Amid talk of the “Summer of Discontent”, Lynch revealingly called for a “simmering summer”—that is, one which does not boil over. The RMT continues to call on the government to “unleash” the rail employers so a negotiated agreement can be reached. No new strike dates have yet been announced. In fact, from today, there are no major strikestaking place anywhere in the UK.
Ward’s CWU will only begin balloting its Royal Mail members on Tuesday and only began balloting its British Telecom members on June 15 in a dispute rumbling since last year. The British Medical Association sent a letter to the rally declaring support but has not begun to ballot its own members.
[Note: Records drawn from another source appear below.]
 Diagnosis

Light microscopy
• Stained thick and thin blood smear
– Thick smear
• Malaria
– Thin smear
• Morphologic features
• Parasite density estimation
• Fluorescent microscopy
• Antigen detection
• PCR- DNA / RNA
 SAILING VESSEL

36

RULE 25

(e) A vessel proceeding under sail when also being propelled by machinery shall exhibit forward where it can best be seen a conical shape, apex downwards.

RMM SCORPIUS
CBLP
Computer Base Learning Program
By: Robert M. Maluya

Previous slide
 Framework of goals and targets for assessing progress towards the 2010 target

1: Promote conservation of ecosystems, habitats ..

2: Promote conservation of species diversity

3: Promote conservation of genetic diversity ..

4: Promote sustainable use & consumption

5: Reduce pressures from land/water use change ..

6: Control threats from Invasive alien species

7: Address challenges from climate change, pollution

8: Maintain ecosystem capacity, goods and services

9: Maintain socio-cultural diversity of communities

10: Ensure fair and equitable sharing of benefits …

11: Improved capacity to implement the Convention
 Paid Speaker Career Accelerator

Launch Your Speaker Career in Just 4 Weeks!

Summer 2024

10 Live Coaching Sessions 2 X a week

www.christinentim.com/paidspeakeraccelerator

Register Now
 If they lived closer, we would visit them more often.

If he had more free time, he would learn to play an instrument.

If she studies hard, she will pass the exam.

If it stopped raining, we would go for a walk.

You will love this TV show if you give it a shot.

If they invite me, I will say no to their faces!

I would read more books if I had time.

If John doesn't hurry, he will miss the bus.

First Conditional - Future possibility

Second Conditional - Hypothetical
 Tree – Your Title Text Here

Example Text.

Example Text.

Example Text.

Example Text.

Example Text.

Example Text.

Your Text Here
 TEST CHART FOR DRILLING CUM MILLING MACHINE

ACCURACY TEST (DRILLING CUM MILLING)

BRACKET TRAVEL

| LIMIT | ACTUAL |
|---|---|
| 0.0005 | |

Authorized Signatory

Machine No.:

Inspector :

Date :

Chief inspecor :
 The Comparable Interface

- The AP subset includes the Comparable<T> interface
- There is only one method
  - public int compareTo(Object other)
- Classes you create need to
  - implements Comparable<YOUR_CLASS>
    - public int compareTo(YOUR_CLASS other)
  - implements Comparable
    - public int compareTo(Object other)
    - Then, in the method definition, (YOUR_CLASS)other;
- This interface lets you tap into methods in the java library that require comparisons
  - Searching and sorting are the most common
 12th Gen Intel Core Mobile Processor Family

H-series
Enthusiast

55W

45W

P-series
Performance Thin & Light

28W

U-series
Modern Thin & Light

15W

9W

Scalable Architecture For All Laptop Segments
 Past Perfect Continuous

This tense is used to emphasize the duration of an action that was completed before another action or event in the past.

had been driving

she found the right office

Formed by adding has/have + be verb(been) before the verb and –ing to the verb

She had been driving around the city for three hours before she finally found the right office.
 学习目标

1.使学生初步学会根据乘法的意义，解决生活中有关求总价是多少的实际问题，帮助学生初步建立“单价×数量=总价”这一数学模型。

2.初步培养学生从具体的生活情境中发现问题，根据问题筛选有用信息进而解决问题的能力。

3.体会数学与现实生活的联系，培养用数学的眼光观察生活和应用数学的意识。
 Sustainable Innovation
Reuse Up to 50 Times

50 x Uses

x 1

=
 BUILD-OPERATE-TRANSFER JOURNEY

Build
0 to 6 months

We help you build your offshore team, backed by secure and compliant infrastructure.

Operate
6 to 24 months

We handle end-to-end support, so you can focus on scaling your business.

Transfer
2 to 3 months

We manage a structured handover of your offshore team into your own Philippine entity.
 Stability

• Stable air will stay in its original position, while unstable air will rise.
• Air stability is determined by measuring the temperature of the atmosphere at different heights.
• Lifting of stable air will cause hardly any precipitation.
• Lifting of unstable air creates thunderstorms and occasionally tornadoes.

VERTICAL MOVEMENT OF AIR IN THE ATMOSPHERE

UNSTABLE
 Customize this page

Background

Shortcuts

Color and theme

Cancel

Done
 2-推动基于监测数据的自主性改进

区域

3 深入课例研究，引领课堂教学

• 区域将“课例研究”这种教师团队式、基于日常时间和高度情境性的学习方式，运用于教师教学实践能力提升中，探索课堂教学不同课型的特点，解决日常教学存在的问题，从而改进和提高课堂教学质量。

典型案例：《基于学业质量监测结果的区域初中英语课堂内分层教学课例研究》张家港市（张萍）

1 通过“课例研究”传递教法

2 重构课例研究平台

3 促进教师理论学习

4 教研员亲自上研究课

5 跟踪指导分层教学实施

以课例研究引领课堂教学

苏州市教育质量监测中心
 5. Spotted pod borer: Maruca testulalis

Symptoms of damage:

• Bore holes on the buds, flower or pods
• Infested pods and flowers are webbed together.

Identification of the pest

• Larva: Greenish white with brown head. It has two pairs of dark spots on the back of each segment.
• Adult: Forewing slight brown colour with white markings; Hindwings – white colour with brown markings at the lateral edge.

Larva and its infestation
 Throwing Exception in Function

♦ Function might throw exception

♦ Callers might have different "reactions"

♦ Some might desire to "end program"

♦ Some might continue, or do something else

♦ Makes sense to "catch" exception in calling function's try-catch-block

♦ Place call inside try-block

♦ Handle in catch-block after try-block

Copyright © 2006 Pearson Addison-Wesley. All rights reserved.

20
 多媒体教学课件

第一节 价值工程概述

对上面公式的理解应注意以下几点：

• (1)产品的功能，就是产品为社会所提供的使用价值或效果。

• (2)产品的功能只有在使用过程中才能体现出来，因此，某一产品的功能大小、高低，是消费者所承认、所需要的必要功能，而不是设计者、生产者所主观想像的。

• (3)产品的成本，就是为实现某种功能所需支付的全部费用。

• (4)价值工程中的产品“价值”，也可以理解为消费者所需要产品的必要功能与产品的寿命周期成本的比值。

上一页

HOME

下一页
Crumlin’s International Transport Workers Federation has done nothing to mobilise any of its 20 million members, instead writing to Transport Secretary Grant Shapps warning the rail strikes will “risk” the “UK’s international reputation on industrial relations” and urging talks with the RMT.
Millions of workers want a struggle against austerity, rampant profiteering, exploitation, job losses, and the Johnson government. Workers can do so by pushing for an immediate continuation and expansion of the rail strike and immediate ballots for action in every other sector.
This will necessarily be a political struggle. Workers will confront the full force of the state, wielded by the Tories and their Labour Party partners, in the same way as in the miners’ strike of 1984-5, and must be prepared to defeat it.
They will be opposed by the entire trade union bureaucracy. New rank-and-file organisations must be built in every workplace and industry to defeat all efforts at suppression and sabotage, unite all workers in struggle and mobilise a general strike to bring down the Tories.